***** Text under study *****

This essay has been submitted by a student. This is not an example of the work written by our professional essay writers.
As any biometric system, mouse dynamic or mouse biometric system basically is adopting a basic biometric system model. A simple mouse biometric system usually consists of three modules. The three modules are:
i) Data Capture Module where an application is applied to collect information of mouse events or mouse movements by conducting a specific task or any relevant tasks.
ii) Feature Extraction Module where all the raw data from the previous module are processed and applied with calculations to get feature characteristics of each user.
iii) Classifier Module where the extraction feature will be used as identification or authentication to a user.
Data Capture Module consists of an application that can collect all data regarding the mouse behaviour or mouse events of a user when he or she is interacting with a GUI. The application can be developed using Java, Visual Basic, C# or many more language, while some of the mouse characteristics that can be collected are mouse click (right or left), mouse drag or mouse move. The mouse behaviour or mouse characteristics are very important to determine the accuracy of the results on any experiment. The GUI comes from pre-determined tasks and some can be random with or without the user's acknowledgement. In this case, a random GUI is important to avoid the user to be familiar of the tests so that the researcher will get more precise results.
(Among the earliest researcher that conducted research on mouse dynamic were Hayashi et al. (1997) that proposed a schema to identify a user using a mouse. In this research the authors conducted two sets of experiment to capture data of mouse movements. On the first experiment, the users were asked to draw a circle inside a given circle on the screen while the second experiment allowed the users to draw any sort of shape (i.e. triangle) but still inside the given circle. From the experiment, the authors used Event Precess of Xlib to record the coordinate of (X, Y) and the elapsed time (from the moment. Those raw data were stored in a file to be used later on.) (Everitt and McOwan (2003) proposed authentication of a user using signatures that written by a mouse. To capture data, the authors asked the users to choose a username and a password and wrote their own signature on the screen. The application was web-based and developed using Java applet. The captured raw data were the lengths of the signature trace, the spatial size and temporal information.) (In a research conducted by Pusara and Brodley (2004), the data capture was done when the users were working within Internet Explorer. The characteristics of the mouse movements that were collected were the cursor movement and mouse events (i.e., mouse wheel movements or whether single or double clicks). From the cursor movement that were recorded, the authors computed the distance, angle and speed between a pair of data points to get the raw features. While for mouse events, the authors grouped the mouse into a hierarchical structure. After that, the authors also calculated the distance, angle and speed between pairs of data points as the raw features. These raw features would be used for the next module.) (Hashia et al. (2005) research on authentication method by mouse movement, asked the users that enrol into the authors system by positioning the mouse cursor over a set of randomized dots. The 10 dots were random because to the authors wanted to see the behaviour of the mouse movement when he or she moved the cursor from one dot to another dot. From the movements, the coordinate of (X, Y) for every 50 ms was captured and stored in an online analysis system. The data would be used for feature extraction module.)

***** Records provided *****

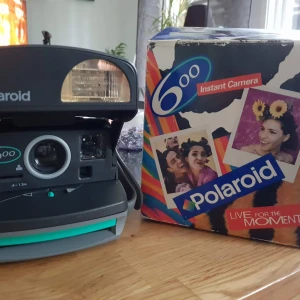  - Retro polaroidkamera för samlaren. Fungerar felfritt! Pris kan diskuteras vid snabb affär😊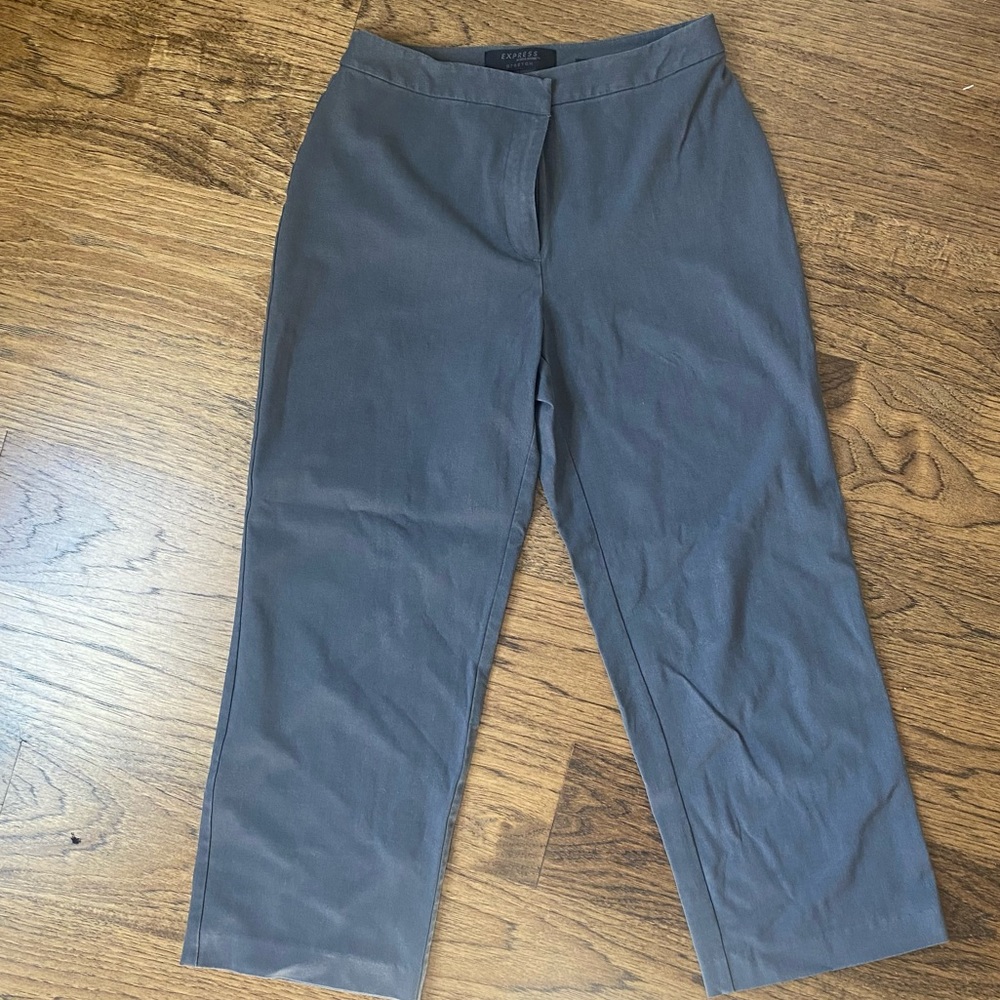 3/$25 Express Stretch Capri Pants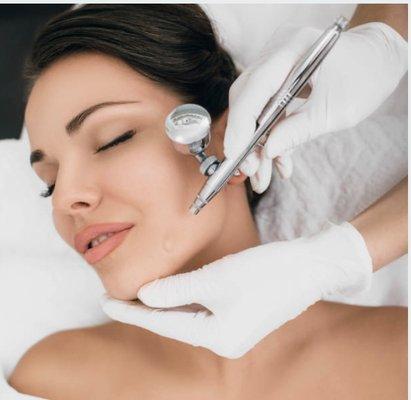 Oxygen Facial Massage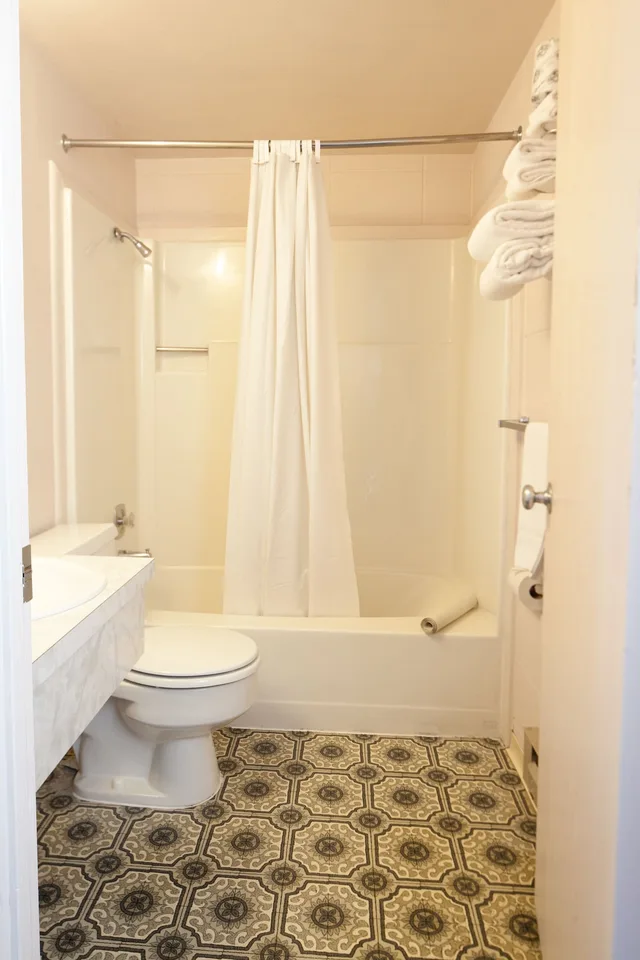Deluxe, 2 Queen Beds, Bennys Colville Inn 4/4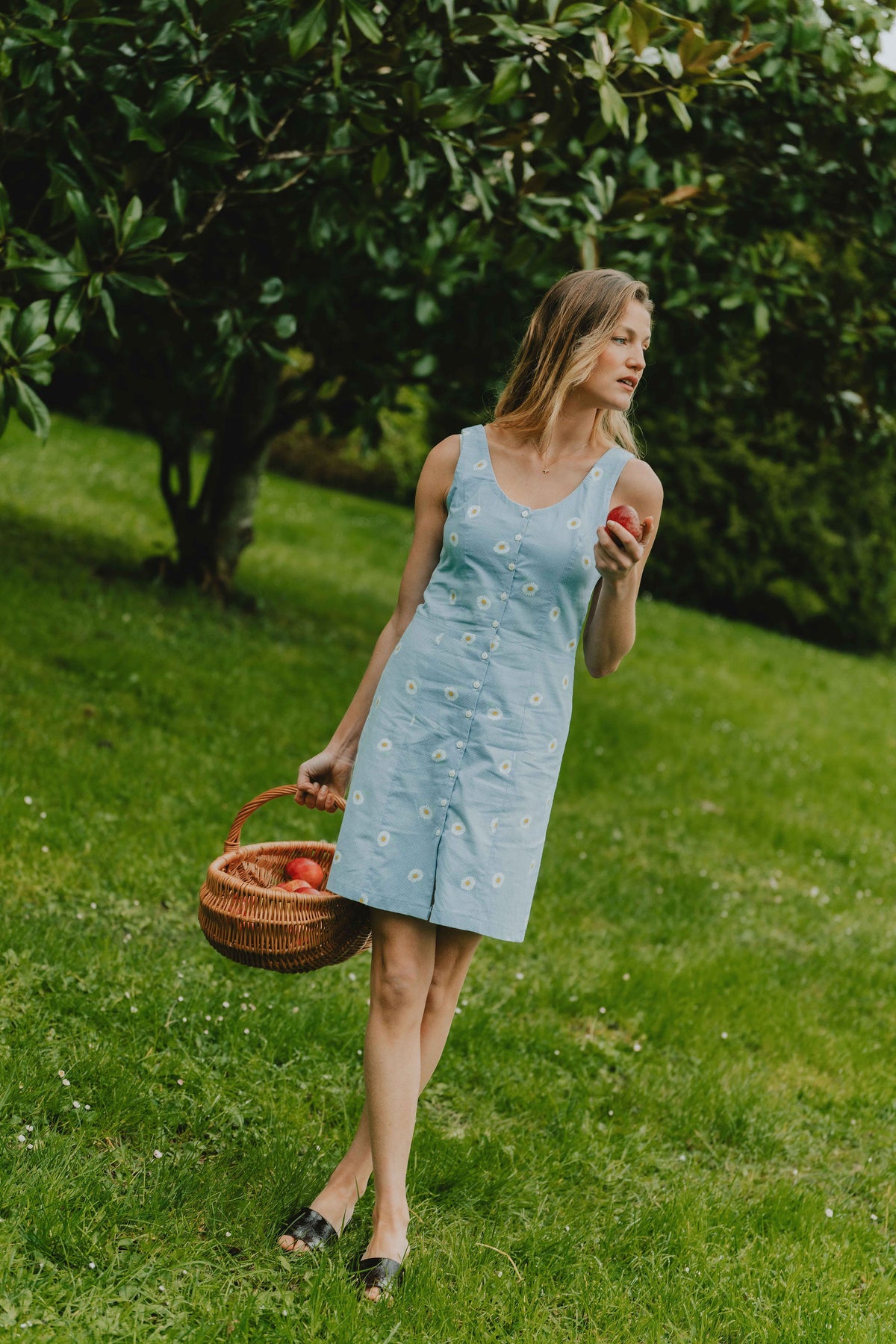 Patron de couture robe contrée Delphine sans manches avec boutonnage devant, version bleu à marguerites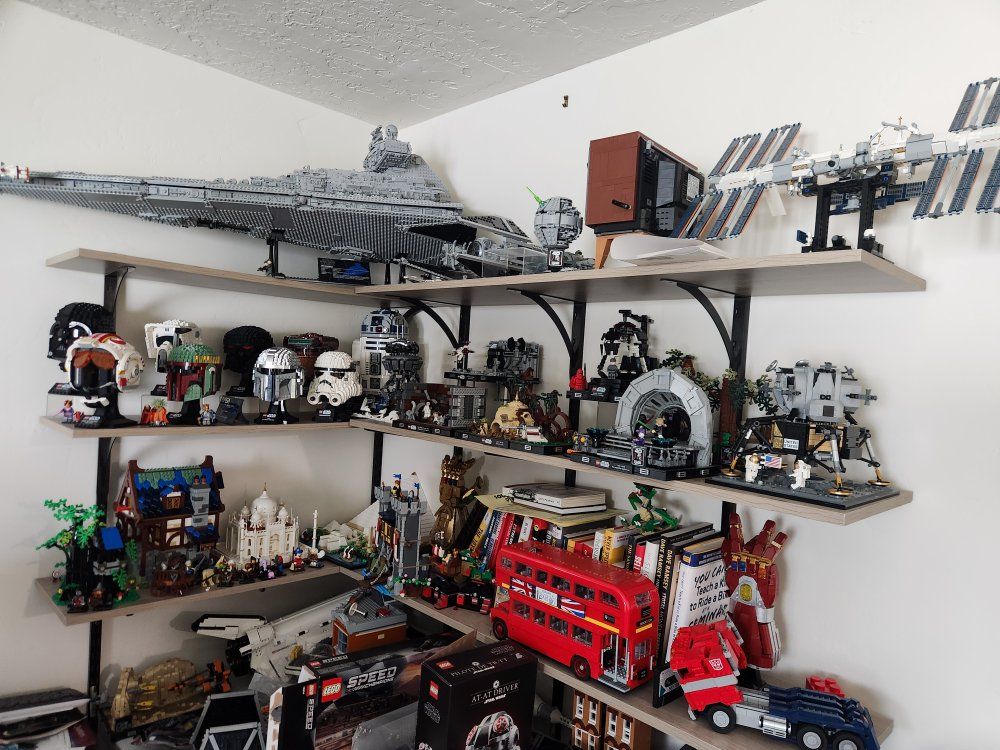 Massive LEGO Collection: Star Wars UCS Sets, Creator, Helmets, & Sealed Boxes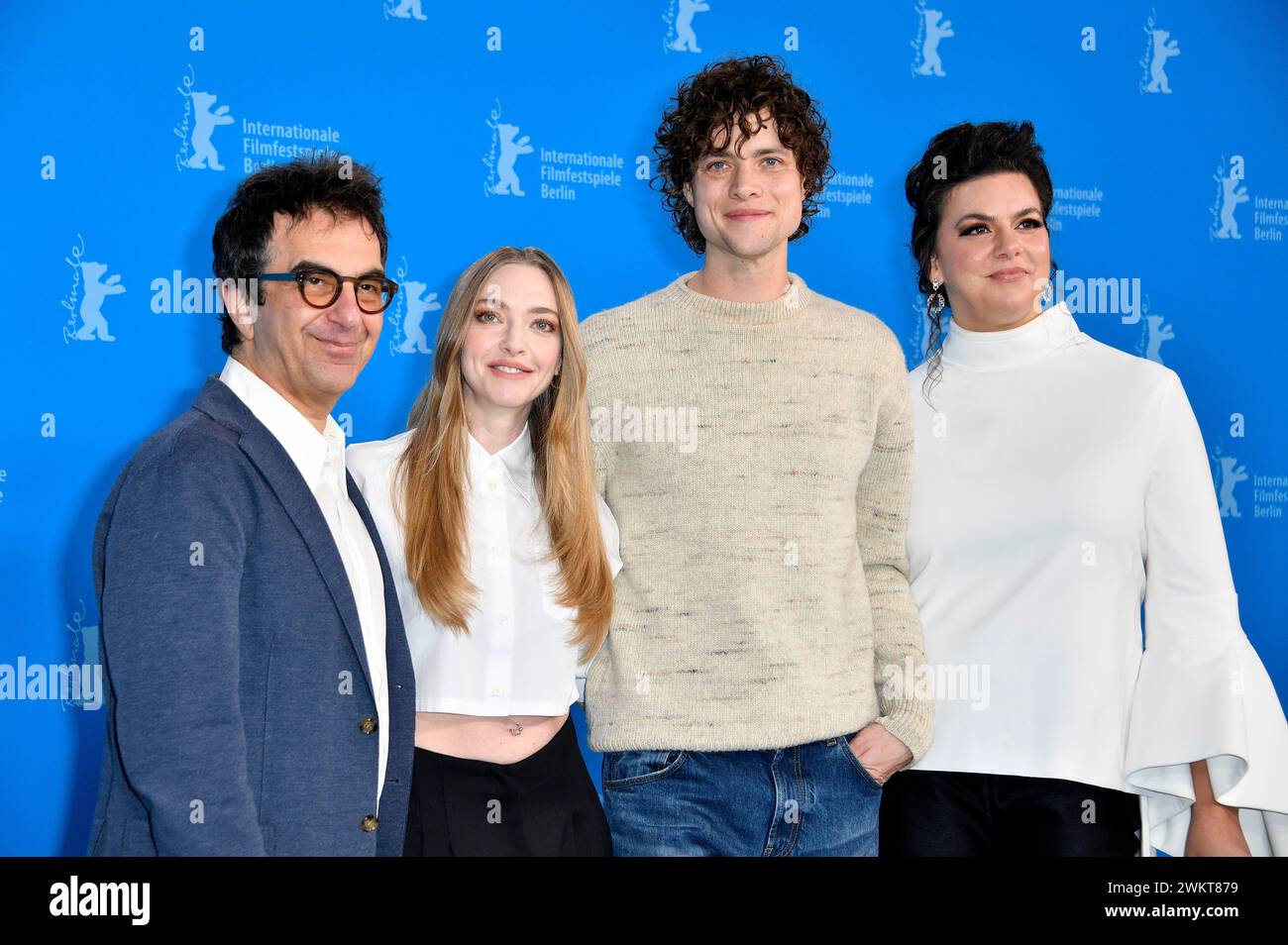 Atom Egoyan, Amanda Seyfried, Douglas Smith und Ambur Braid beim Photocall zum Kinofilm 'Seven Veils' auf der Berlinale 2024 / 74. Internationale Filmfestspiele Berlin im Hotel Grand Hyatt. Berlino, 22.02.2024 Foto Stock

*****

• _What you will do_
Repeat the essay on mouse biometric systems from "As any biometric" up to and including "of each user.", substituting "distinguishing traits" for "feature characteristics". The listing was taken from a separate source and has no connection to the essay.

• _Response to the task_
As any biometric system, mouse dynamic or mouse biometric system basically is adopting a basic biometric system model. A simple mouse biometric system usually consists of three modules. The three modules are:
i) Data Capture Module where an application is applied to collect information of mouse events or mouse movements by conducting a specific task or any relevant tasks.
ii) Feature Extraction Module where all the raw data from the previous module are processed and applied with calculations to get distinguishing traits of each user.